* **ASSIGNED TASK**
Convert everything from the start of the entries down to the line containing "Does the orange", both ends included, into a JSON list of strings, one string per line, omitting blank lines.

* **DATASET ENTRIES**
◆ ◆ ◆
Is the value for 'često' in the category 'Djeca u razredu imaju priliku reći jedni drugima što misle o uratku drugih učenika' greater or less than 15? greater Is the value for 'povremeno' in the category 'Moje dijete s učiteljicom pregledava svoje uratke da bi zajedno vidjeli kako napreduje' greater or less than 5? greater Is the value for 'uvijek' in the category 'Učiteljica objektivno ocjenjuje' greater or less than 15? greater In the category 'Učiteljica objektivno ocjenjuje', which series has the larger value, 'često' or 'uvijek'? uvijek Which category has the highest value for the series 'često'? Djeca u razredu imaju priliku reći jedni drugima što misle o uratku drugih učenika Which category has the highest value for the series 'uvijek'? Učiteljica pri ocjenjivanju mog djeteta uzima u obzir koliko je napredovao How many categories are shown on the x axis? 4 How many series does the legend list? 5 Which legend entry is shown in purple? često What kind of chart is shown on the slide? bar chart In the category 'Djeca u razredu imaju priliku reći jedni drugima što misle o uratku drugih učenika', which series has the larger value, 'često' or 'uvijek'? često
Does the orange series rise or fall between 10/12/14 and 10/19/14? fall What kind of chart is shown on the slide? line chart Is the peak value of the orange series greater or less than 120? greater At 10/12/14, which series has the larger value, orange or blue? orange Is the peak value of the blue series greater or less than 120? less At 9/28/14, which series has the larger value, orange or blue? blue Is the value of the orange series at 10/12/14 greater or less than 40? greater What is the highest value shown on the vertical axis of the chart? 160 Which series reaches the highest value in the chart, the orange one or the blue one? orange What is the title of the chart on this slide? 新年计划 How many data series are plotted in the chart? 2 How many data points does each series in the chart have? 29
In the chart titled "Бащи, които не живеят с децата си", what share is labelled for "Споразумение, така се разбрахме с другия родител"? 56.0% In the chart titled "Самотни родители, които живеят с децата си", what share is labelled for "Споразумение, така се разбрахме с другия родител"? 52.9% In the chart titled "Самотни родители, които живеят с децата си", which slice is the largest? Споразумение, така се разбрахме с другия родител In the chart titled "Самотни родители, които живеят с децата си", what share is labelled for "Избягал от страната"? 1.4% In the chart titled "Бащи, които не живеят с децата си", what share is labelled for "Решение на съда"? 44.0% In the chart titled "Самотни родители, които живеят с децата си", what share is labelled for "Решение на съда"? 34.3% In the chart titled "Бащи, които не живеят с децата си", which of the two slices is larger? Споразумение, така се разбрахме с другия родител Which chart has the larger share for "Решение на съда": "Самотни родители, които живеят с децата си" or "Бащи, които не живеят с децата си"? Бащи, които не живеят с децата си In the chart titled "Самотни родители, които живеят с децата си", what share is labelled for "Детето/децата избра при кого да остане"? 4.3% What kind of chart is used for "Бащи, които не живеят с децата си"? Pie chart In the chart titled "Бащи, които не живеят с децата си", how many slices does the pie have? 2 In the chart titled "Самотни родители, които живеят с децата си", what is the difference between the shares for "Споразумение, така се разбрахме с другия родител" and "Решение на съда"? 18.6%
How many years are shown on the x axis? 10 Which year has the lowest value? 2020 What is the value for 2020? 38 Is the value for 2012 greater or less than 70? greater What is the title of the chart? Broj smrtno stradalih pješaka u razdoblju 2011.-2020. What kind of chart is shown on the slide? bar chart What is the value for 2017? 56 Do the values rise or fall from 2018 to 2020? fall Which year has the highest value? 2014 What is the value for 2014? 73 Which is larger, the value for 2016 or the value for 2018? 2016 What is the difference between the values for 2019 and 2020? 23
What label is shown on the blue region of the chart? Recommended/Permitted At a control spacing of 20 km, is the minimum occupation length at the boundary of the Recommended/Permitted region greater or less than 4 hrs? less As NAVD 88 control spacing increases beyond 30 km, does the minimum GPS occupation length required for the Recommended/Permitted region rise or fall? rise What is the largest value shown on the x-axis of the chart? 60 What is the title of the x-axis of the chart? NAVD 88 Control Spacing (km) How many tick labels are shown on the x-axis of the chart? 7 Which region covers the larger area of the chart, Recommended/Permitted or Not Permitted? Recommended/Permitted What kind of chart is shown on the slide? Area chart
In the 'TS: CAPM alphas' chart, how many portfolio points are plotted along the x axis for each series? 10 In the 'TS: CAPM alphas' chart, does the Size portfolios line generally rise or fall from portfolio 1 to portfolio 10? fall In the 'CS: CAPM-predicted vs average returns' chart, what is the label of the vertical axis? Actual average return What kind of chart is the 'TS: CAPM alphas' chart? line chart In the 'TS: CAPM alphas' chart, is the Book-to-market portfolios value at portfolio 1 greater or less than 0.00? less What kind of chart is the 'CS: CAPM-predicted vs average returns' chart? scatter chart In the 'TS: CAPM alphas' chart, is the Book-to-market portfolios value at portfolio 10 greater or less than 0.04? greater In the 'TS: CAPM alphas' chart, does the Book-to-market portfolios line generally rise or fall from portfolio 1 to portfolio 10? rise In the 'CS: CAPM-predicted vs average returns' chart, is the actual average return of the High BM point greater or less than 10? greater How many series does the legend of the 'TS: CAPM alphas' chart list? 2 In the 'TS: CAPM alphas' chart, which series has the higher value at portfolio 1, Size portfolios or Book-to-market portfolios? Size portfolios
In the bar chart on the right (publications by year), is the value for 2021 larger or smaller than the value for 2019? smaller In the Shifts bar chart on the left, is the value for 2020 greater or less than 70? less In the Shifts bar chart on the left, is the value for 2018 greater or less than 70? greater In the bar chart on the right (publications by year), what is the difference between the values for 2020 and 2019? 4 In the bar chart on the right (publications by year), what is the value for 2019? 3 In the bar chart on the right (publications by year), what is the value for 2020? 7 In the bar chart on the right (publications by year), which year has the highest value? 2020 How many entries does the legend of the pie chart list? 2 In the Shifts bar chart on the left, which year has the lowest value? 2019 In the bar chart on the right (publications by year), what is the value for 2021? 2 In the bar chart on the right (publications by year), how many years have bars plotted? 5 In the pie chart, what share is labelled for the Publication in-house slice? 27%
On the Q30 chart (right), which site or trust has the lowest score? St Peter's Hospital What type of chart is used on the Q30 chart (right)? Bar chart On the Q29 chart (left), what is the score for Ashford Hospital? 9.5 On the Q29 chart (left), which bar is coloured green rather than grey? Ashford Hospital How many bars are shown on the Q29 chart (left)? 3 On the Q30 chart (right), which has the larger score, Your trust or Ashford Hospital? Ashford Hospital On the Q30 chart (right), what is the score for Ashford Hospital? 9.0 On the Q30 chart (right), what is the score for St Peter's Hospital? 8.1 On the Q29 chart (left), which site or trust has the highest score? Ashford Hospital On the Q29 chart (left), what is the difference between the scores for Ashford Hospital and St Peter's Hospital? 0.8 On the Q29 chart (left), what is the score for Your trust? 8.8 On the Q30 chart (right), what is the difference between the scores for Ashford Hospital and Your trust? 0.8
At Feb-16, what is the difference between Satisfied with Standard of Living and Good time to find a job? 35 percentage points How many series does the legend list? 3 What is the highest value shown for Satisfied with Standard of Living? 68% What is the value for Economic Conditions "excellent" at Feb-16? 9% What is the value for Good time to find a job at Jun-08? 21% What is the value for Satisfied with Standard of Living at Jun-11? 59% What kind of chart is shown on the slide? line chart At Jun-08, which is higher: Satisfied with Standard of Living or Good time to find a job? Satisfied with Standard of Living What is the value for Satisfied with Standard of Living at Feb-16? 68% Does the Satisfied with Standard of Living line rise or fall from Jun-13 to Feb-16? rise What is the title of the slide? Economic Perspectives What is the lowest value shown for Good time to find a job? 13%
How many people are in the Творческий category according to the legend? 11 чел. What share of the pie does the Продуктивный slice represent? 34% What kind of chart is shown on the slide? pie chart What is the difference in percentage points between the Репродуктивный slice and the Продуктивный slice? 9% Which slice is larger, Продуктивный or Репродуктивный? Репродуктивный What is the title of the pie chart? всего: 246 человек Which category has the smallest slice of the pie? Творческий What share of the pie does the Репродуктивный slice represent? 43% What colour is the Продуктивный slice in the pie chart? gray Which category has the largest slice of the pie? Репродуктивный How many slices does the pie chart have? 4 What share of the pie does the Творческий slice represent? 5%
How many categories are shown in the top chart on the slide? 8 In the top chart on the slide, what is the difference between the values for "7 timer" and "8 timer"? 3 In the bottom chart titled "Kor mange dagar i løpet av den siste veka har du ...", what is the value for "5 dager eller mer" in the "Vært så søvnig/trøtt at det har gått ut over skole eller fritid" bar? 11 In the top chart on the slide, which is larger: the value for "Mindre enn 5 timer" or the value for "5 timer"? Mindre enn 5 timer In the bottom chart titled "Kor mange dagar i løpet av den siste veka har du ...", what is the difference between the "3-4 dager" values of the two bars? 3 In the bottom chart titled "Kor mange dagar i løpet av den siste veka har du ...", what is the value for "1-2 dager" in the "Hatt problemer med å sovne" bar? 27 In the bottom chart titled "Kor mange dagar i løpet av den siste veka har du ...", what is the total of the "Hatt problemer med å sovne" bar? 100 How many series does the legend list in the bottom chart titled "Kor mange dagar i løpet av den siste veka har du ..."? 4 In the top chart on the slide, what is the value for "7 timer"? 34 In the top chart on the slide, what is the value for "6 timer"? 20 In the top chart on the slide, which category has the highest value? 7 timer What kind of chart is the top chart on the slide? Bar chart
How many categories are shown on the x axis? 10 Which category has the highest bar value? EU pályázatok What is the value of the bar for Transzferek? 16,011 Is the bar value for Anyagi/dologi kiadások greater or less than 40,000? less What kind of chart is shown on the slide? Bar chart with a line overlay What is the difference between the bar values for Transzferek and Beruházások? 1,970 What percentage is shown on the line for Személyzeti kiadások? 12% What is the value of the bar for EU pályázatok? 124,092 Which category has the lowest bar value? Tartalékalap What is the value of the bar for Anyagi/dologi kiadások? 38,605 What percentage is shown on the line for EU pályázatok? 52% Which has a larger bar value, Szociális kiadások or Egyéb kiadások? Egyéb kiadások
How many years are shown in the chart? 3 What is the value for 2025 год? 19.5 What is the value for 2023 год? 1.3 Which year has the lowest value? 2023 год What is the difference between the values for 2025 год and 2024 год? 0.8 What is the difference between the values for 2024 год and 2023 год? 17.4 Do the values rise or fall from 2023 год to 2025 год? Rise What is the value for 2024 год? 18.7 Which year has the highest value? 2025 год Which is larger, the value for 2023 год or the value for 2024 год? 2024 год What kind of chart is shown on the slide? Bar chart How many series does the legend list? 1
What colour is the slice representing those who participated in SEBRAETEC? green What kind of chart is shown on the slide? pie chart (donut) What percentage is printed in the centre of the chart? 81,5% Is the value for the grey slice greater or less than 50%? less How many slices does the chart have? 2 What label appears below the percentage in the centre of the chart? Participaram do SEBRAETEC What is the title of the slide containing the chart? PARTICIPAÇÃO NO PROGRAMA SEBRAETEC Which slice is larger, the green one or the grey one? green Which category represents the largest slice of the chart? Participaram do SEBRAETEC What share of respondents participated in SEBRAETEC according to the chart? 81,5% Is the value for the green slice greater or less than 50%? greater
◆ ◆ ◆
* **TASK RESULT**
[
  "Is the value for 'često' in the category 'Djeca u razredu imaju priliku reći jedni drugima što misle o uratku drugih učenika' greater or less than 15? greater Is the value for 'povremeno' in the category 'Moje dijete s učiteljicom pregledava svoje uratke da bi zajedno vidjeli kako napreduje' greater or less than 5? greater Is the value for 'uvijek' in the category 'Učiteljica objektivno ocjenjuje' greater or less than 15? greater In the category 'Učiteljica objektivno ocjenjuje', which series has the larger value, 'često' or 'uvijek'? uvijek Which category has the highest value for the series 'često'? Djeca u razredu imaju priliku reći jedni drugima što misle o uratku drugih učenika Which category has the highest value for the series 'uvijek'? Učiteljica pri ocjenjivanju mog djeteta uzima u obzir koliko je napredovao How many categories are shown on the x axis? 4 How many series does the legend list? 5 Which legend entry is shown in purple? često What kind of chart is shown on the slide? bar chart In the category 'Djeca u razredu imaju priliku reći jedni drugima što misle o uratku drugih učenika', which series has the larger value, 'često' or 'uvijek'? često",
  "Does the orange series rise or fall between 10/12/14 and 10/19/14? fall What kind of chart is shown on the slide? line chart Is the peak value of the orange series greater or less than 120? greater At 10/12/14, which series has the larger value, orange or blue? orange Is the peak value of the blue series greater or less than 120? less At 9/28/14, which series has the larger value, orange or blue? blue Is the value of the orange series at 10/12/14 greater or less than 40? greater What is the highest value shown on the vertical axis of the chart? 160 Which series reaches the highest value in the chart, the orange one or the blue one? orange What is the title of the chart on this slide? 新年计划 How many data series are plotted in the chart? 2 How many data points does each series in the chart have? 29"
]